▶ [Task description]: Show every line of the records below that contains the word "What", treating case as significant.

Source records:
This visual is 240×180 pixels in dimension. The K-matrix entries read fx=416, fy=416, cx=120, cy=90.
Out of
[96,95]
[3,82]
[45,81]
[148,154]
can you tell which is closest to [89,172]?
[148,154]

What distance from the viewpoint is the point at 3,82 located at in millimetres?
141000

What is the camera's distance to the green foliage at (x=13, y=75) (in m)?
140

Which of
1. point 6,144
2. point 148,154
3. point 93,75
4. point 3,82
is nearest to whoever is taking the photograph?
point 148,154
==
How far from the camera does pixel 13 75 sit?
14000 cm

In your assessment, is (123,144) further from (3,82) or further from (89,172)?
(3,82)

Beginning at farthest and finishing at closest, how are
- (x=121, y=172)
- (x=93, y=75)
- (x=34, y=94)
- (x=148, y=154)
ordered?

▶ [Answer for the task]:
What distance from the viewpoint is the point at 3,82 located at in millimetres?
What is the camera's distance to the green foliage at (x=13, y=75) (in m)?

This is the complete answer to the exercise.